** Consigne **
Rédigez la suite de l'article sur les élections générales au Brésil, en reprenant juste après sa dernière phrase.

** Passage extrait **
═══
Un homme installe un bureau de vote dans une école publique à Rio de Janeiro, samedi 6 octobre. / Leo Correa / AP

Exaspéré par la corruption de ses élites, fatigué par une crise interminable, le Brésil veut une révolution et entend le démontrer lors des élections générales. Alors que se décide le premier tour, dimanche 7 octobre, Jair Bolsonaro, candidat d’extrême droite, « anti-establishment » mais aussi raciste, misogyne et homophobe, reste ultra favori avec 40 % des intentions de votes, selon l’enquête Datafolha du 6 octobre. Il devance Fernando Haddad du Parti des travailleurs (PT, gauche) à 25 %.

Des élections générales

Les électeurs sont appelés à renouveler l’intégralité de la chambre des députés (513 députés) et deux tiers du Sénat (54 sur 81). Ils doivent aussi désigner vingt-sept gouverneurs d’Etats ainsi que plus d’un millier de députés régionaux et bien sûr leur futur président de la République, accompagné de son vice-président.

Le grand favori du scrutin, Jair Bolsonaro, candidat d’extrême droite, plaît pour son profil atypique, provocateur et « anti-système ». Il est en réalité le produit de ce système qu’il prétend mépriser : entré en politique à la fin des années 1980, il a été élu sept fois député.

Quant au Congrès, selon un article de la revue IstoE, du 5 octobre, il est à prévoir que seul 25 % du parlement brésilien sera de facto rénové. Le reste marquera la réélection d’anciens députés et sénateurs, l’accession au pouvoir de vieux dinosaures ayant occupé d’autres postes ou des « fils/filles de ». Il en va ainsi de Danielle Cunha, fille de l’ancien député Eduardo Cunha, emprisonné dans le cadre de l’opération « Lava-Jato » (lavage express), connu pour avoir orchestré l’« impeachment » (destitution) de la présidente de gauche Dilma Rousseff en 2016. Ou des fils de Jair Bolsonaro, Flavio, candidat au Sénat, et Eduardo, candidat à la chambre des députés…

« Le Brésil est une grande oligarchie. Plus de 65 % des membres du Sénat sont issus de dynasties politiques », atteste Silvio Costa, du site Congresso em foco, chargé du suivi de l’actualité parlementaire.

Une présidentielle marquée par la haine anti-Lula et une volonté de « dégagisme »

Absent du scrutin, emprisonné pour corruption, l’ancien chef d’Etat, Luiz Inacio Lula da Silva, continue de hanter l’élection présidentielle. Haï par une partie de la population, chéri par une autre, il aura servi de marqueur tout au long d’une campagne atypique. Chacun des candidats a dû se positionner pour ou contre l’ancien métallo et le Parti des travailleurs (PT, gauche) au pouvoir de 2003 à 2016.
═══
** Entrées du corpus **
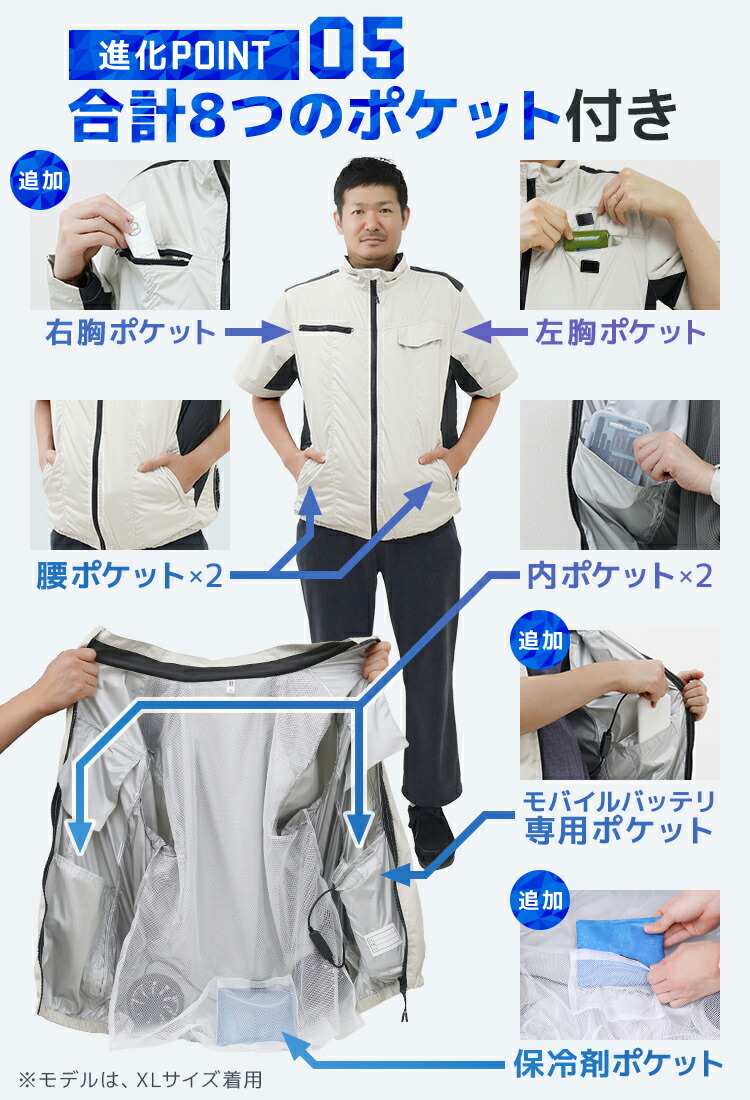 進化POINT 05
合計8つのポケット付き

追加
右胸ポケット
左胸ポケット
腰ポケット×2
内ポケット×2
追加
モバイルバッテリ専用ポケット
追加
保冷剤ポケット
※モデルは、XLサイズ着用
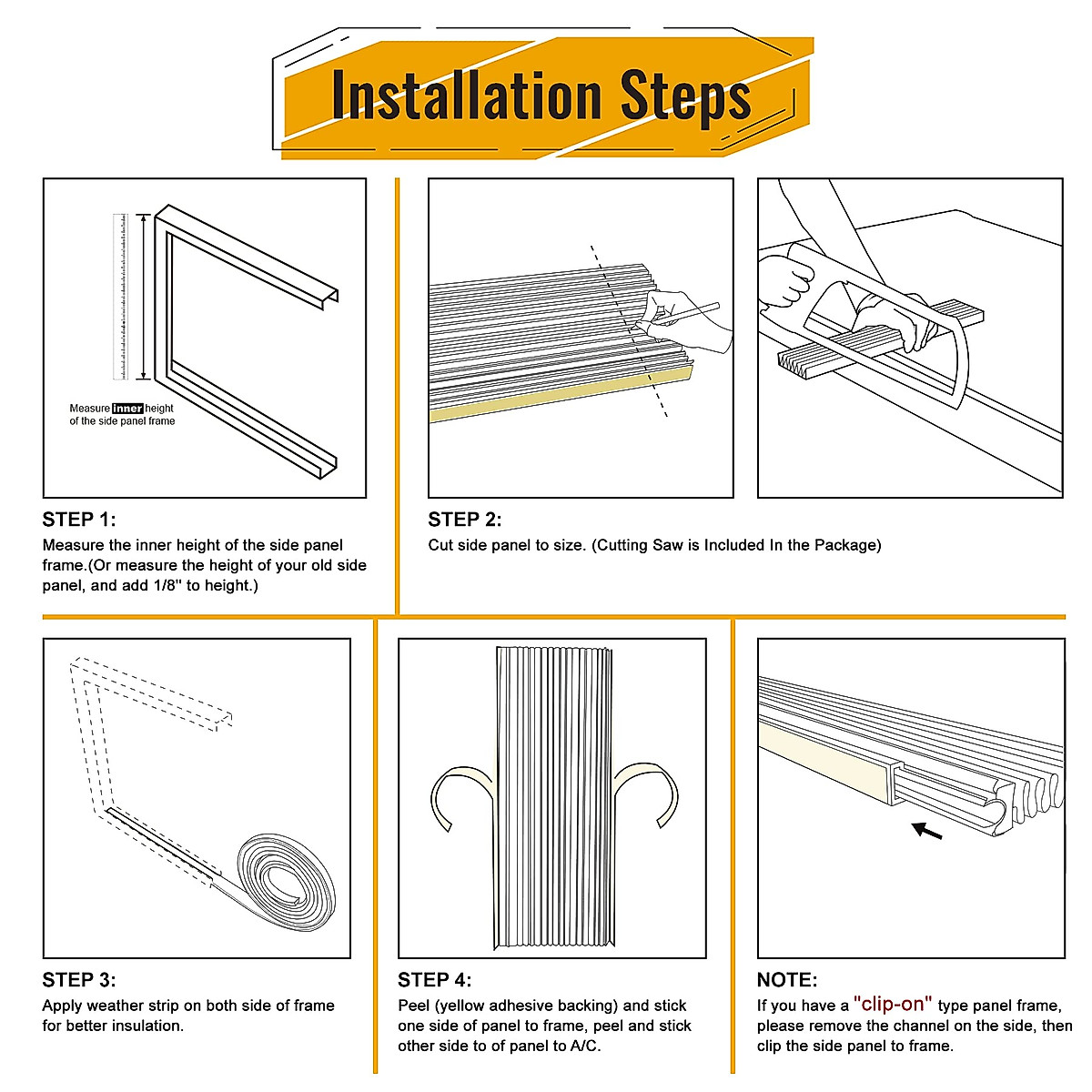 Installation Steps

Measure inner height of the side panel frame

STEP 1:
Measure the inner height of the side panel frame.(Or measure the height of your old side panel, and add 1/8" to height.)

STEP 2:
Cut side panel to size. (Cutting Saw is Included In the Package)

STEP 3:
Apply weather strip on both side of frame for better insulation.

STEP 4:
Peel (yellow adhesive backing) and stick one side of panel to frame, peel and stick other side to of panel to A/C.

NOTE:
If you have a "clip-on" type panel frame, please remove the channel on the side, then clip the side panel to frame.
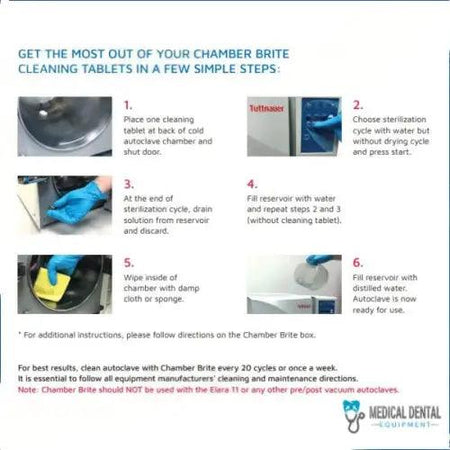 GET THE MOST OUT OF YOUR CHAMBER BRITE CLEANING TABLETS IN A FEW SIMPLE STEPS:

1.
Place one cleaning tablet at back of cold autoclave chamber and shut door.

Tuttnauer

2.
Choose sterilization cycle with water but without drying cycle and press start.

3.
At the end of sterilization cycle, drain solution from reservoir and discard.

4.
Fill reservoir with water and repeat steps 2 and 3 (without cleaning tablet).

5.
Wipe inside of chamber with damp cloth or sponge.

6.
Fill reservoir with distilled water. Autoclave is now ready for use.

* For additional instructions, please follow directions on the Chamber Brite box.

For best results, clean autoclave with Chamber Brite every 20 cycles or once a week.
It is essential to follow all equipment manufacturers' cleaning and maintenance directions.
Note: Chamber Brite should NOT be used with the Elara 11 or any other pre/post vacuum autoclaves.

MEDICAL DENTAL
EQUIPMENT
═══
** Résultat ci-dessous **
Reflet de cette polarisation, les deux favoris sont d’un côté Jair Bolsonaro, qui a construit son ascension sur une profonde détestation de Lula et du PT, de l’autre, Fernando Haddad, remplaçant de Lula, dont il promet de préserver l’héritage. Tous deux devraient, sauf coup de théâtre, être sélectionnés pour le second tour, avant le duel final prévu le 28 octobre. Voici leur profil ainsi que celui de leurs principaux adversaires.

  • Jair Bolsonaro, le nostalgique de la dictature et de ses tortionnaires

A l’extrême droite, Jair Bolsonaro, militaire de réserve, est en tête du scrutin. Avec 40 % des intentions de votes, il a su profiter de ce sentiment d’exaspération envers le PT au pouvoir plus d’une décennie, Lula et les scandales de corruption. Se présentant comme « honnête » et « patriote », il promet, sur le ton de la plaisanterie, dira-t-il plus tard, de « fusiller les “petralhas” », les membres du PT. Un ton agressif qui lui a valu le soutien de cette classe moyenne désenchantée par la crise et apeurée par le déclassement.

Dans un pays nourri par un sentiment de chaos et de décadence, ce grand nostalgique de la dictature (1964-1985) incarne la figure du militaire, garant de l’ordre et de l’autorité qui serait à même de venir à bout de l’insécurité qui gangrène le pays. Après une attaque au couteau le 6 septembre qui a failli lui coûter la vie, Jair Bolsonaro, a cultivé, via une campagne orchestrée presque exclusivement via les réseaux sociaux, son profil de « sauveur de la patrie ». En dépit de ses propos racistes, misogynes, homophobes, il fédère désormais une partie de la bourgeoisie, des chrétiens évangéliques, du monde agricole et des milieux d’affaires.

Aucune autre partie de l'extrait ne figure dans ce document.